Spatial reasoning records:
#####

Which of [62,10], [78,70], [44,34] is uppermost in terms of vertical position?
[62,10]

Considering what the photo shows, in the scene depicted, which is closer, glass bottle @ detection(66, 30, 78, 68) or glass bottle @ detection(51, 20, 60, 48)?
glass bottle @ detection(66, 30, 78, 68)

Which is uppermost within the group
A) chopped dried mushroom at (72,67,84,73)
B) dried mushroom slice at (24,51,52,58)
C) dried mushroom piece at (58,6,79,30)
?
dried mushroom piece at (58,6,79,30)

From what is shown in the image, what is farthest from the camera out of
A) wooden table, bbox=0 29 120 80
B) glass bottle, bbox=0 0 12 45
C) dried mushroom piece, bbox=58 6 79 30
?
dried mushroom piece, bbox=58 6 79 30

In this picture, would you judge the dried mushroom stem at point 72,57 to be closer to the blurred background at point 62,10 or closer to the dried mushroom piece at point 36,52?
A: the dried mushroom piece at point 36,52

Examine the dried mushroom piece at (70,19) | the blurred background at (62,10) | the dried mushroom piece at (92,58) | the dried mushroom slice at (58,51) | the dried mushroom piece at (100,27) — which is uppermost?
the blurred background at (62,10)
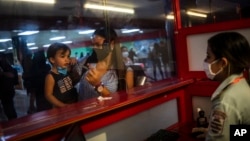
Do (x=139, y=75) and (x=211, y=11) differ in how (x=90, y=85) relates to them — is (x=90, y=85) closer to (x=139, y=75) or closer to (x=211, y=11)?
(x=139, y=75)

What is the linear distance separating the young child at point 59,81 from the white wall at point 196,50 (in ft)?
3.32

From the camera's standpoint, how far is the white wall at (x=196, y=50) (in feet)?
6.35

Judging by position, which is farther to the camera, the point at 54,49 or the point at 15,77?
the point at 15,77

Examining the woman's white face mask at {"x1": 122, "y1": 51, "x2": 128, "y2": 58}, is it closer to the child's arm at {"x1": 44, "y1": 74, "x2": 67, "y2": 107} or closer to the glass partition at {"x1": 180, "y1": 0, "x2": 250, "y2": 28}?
the glass partition at {"x1": 180, "y1": 0, "x2": 250, "y2": 28}

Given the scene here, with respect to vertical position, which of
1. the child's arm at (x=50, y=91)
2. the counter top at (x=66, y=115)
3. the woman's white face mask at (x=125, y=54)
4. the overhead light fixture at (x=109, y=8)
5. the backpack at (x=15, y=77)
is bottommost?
the counter top at (x=66, y=115)

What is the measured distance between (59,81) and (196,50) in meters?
1.14

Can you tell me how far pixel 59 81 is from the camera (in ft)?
5.34

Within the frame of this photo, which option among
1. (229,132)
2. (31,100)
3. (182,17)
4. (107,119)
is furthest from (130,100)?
(182,17)

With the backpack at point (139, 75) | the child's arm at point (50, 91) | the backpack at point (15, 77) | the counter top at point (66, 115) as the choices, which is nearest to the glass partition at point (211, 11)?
the backpack at point (139, 75)

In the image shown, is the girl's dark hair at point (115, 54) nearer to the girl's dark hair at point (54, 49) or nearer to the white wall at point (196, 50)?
the girl's dark hair at point (54, 49)

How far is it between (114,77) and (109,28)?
51 centimetres

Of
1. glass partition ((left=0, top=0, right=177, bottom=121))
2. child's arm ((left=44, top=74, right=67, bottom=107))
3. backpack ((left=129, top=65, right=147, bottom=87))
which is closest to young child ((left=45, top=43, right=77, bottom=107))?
child's arm ((left=44, top=74, right=67, bottom=107))

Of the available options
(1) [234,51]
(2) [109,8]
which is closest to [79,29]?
(2) [109,8]

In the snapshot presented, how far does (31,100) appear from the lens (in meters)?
1.83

#####

SHORT TASK: Transcribe the records word for word and include no pictures.

OUTPUT:
Which of [62,10], [78,70], [44,34] is uppermost in terms of vertical position?
[62,10]

Considering what the photo shows, in the scene depicted, which is closer, glass bottle @ detection(66, 30, 78, 68) or glass bottle @ detection(51, 20, 60, 48)?
glass bottle @ detection(66, 30, 78, 68)

Which is uppermost within the group
A) chopped dried mushroom at (72,67,84,73)
B) dried mushroom slice at (24,51,52,58)
C) dried mushroom piece at (58,6,79,30)
?
dried mushroom piece at (58,6,79,30)

From what is shown in the image, what is farthest from the camera out of
A) wooden table, bbox=0 29 120 80
B) glass bottle, bbox=0 0 12 45
C) dried mushroom piece, bbox=58 6 79 30
?
dried mushroom piece, bbox=58 6 79 30

In this picture, would you judge the dried mushroom stem at point 72,57 to be closer to the blurred background at point 62,10 or closer to the dried mushroom piece at point 36,52?
A: the dried mushroom piece at point 36,52

Examine the dried mushroom piece at (70,19) | the blurred background at (62,10) | the dried mushroom piece at (92,58) | the dried mushroom slice at (58,51) | the dried mushroom piece at (100,27) — which is uppermost?
the blurred background at (62,10)
Do (x=139, y=75) and (x=211, y=11) differ in how (x=90, y=85) relates to them — is (x=90, y=85) closer to (x=139, y=75) or closer to (x=211, y=11)?
(x=139, y=75)

What is the linear distance separating the young child at point 59,81 from the white wall at point 196,50 (in ft)?
3.32

From the camera's standpoint, how far is the white wall at (x=196, y=50) (in feet)?
6.35

Judging by position, which is farther to the camera, the point at 54,49 or the point at 15,77?
the point at 15,77

Examining the woman's white face mask at {"x1": 122, "y1": 51, "x2": 128, "y2": 58}, is it closer to the child's arm at {"x1": 44, "y1": 74, "x2": 67, "y2": 107} or closer to the glass partition at {"x1": 180, "y1": 0, "x2": 250, "y2": 28}?
the glass partition at {"x1": 180, "y1": 0, "x2": 250, "y2": 28}

Given the scene here, with respect to vertical position, which of
1. the child's arm at (x=50, y=91)
2. the counter top at (x=66, y=115)
3. the woman's white face mask at (x=125, y=54)
4. the overhead light fixture at (x=109, y=8)
5. the backpack at (x=15, y=77)
is bottommost?
the counter top at (x=66, y=115)

What is the measured distance between (59,81) and (196,50) in meters?
1.14

Can you tell me how far pixel 59 81 is from the camera (in ft)?
5.34

Within the frame of this photo, which option among
1. (229,132)
2. (31,100)
3. (182,17)
4. (107,119)
is furthest from (130,100)?
(182,17)

With the backpack at point (139, 75) | the child's arm at point (50, 91) | the backpack at point (15, 77) | the counter top at point (66, 115) as the choices, which is nearest to the glass partition at point (211, 11)?
the backpack at point (139, 75)

In the image shown, is the girl's dark hair at point (115, 54) nearer to the girl's dark hair at point (54, 49) or nearer to the white wall at point (196, 50)?
the girl's dark hair at point (54, 49)

How far is it between (114,77) and (109,28)?
51 centimetres

Of
1. glass partition ((left=0, top=0, right=177, bottom=121))
2. child's arm ((left=44, top=74, right=67, bottom=107))
3. backpack ((left=129, top=65, right=147, bottom=87))
which is closest to young child ((left=45, top=43, right=77, bottom=107))?
child's arm ((left=44, top=74, right=67, bottom=107))

Of the available options
(1) [234,51]
(2) [109,8]
which is closest to [79,29]?
(2) [109,8]

In the snapshot presented, how far does (31,100) appear from the lens (in meters)?
1.83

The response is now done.